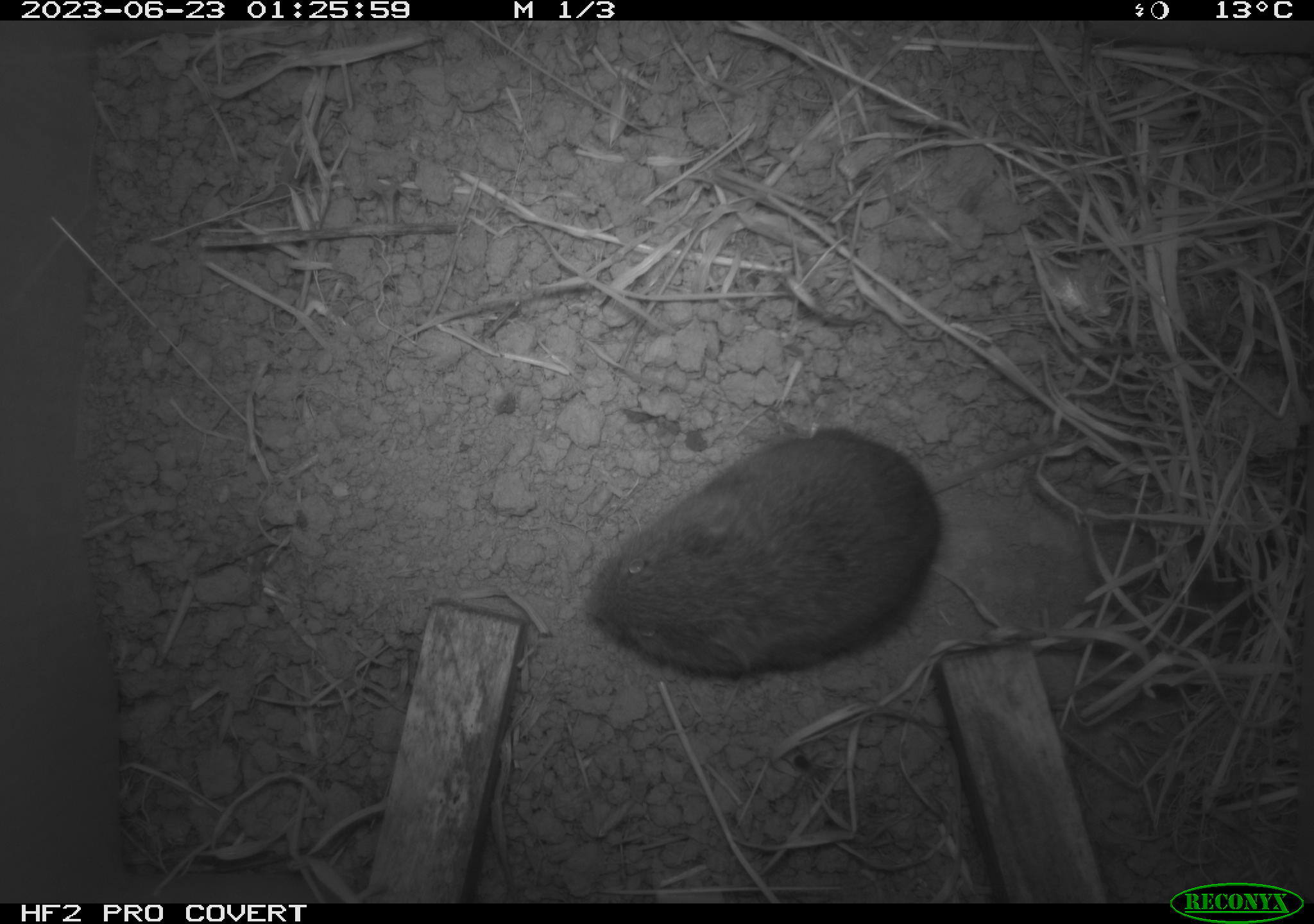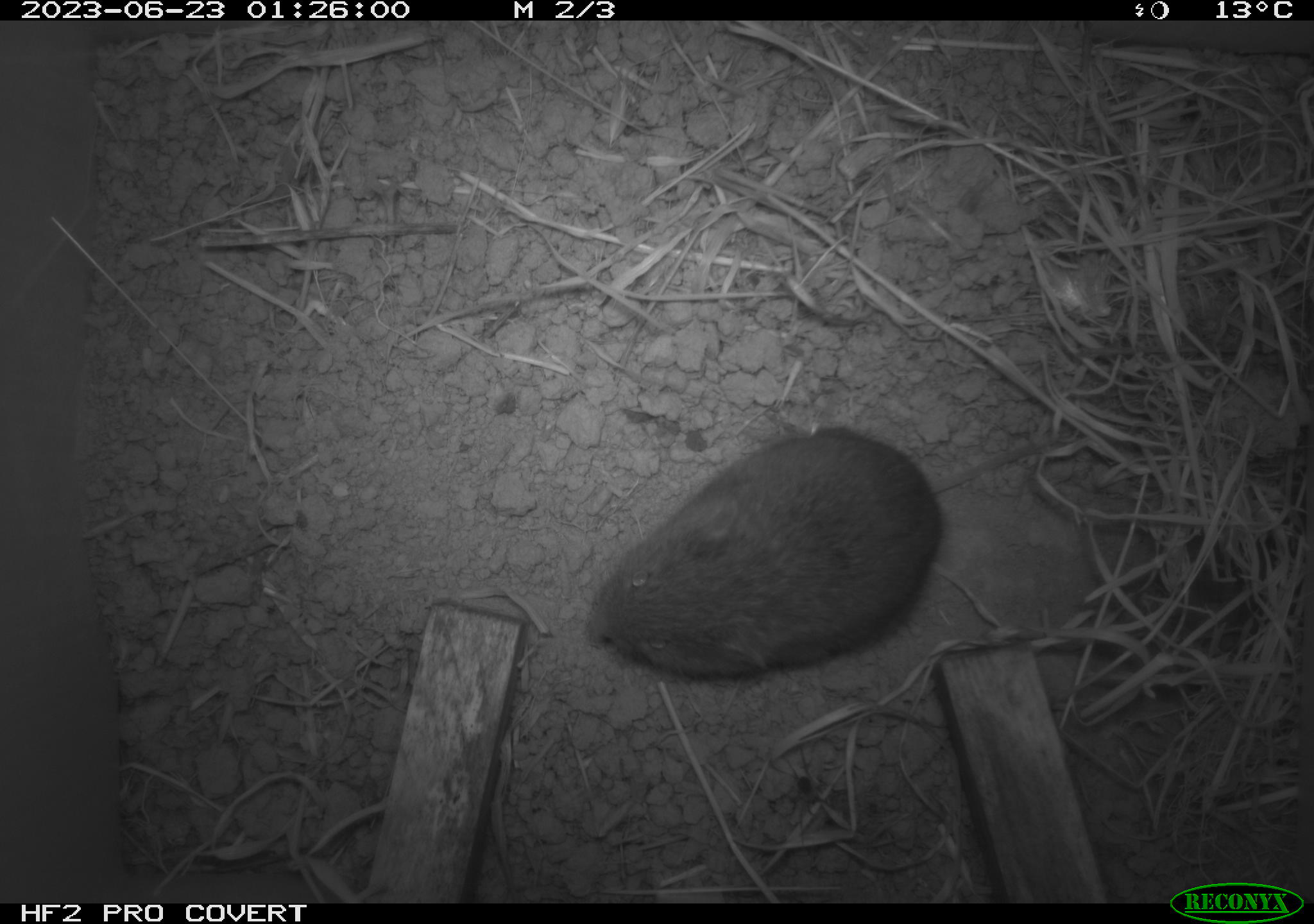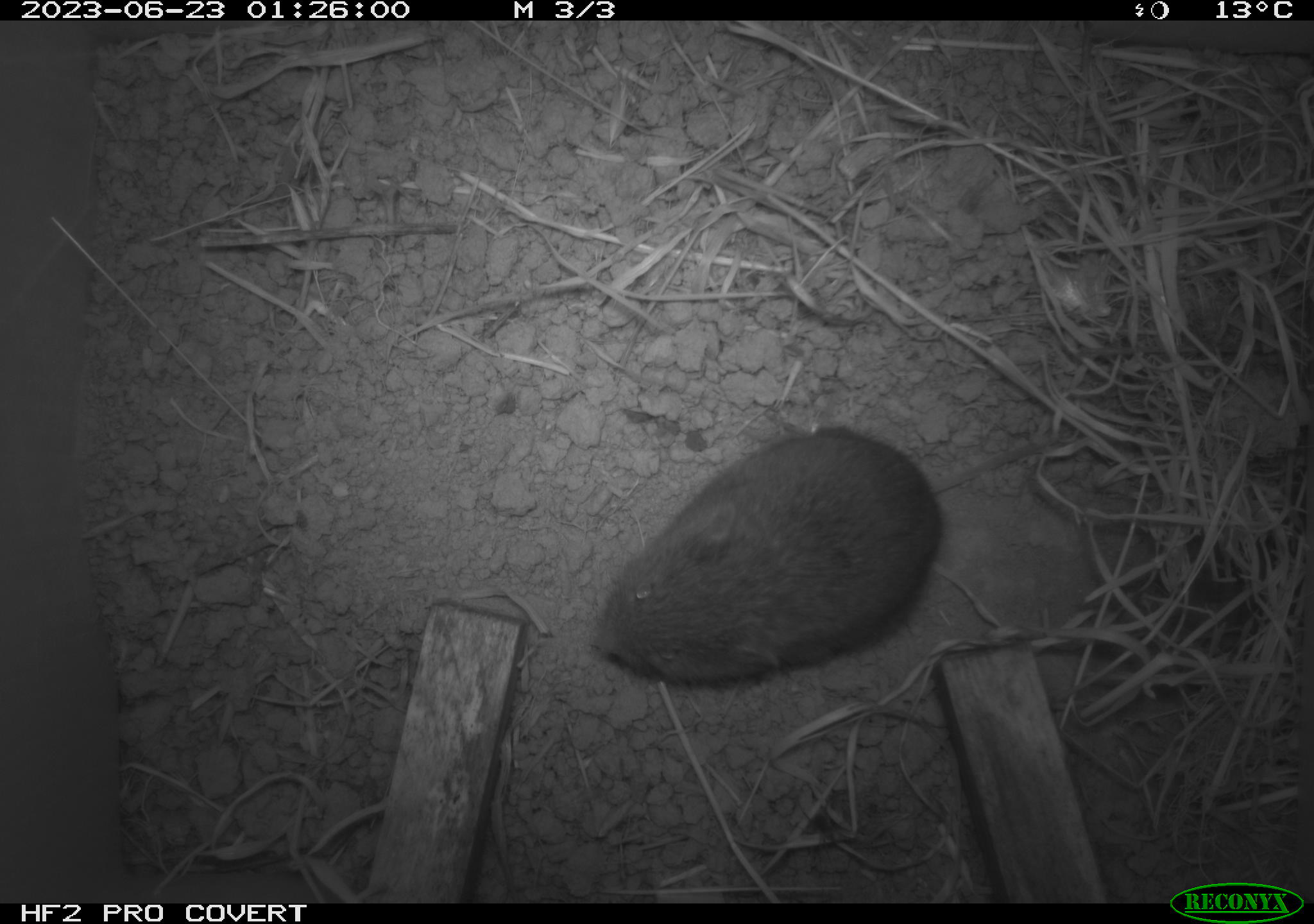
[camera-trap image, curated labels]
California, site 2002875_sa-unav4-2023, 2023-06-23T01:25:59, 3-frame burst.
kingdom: Animalia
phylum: Chordata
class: Mammalia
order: Rodentia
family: Cricetidae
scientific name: Arvicolinae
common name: voles, lemmings, and muskrats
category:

## EXERCISE AIM:
Exactly the lines from the one with "order: Rodentia" through the end of the entries, both included, should be written out, and no others.

## OUTPUT:
order: Rodentia
family: Cricetidae
scientific name: Arvicolinae
common name: voles, lemmings, and muskrats
category:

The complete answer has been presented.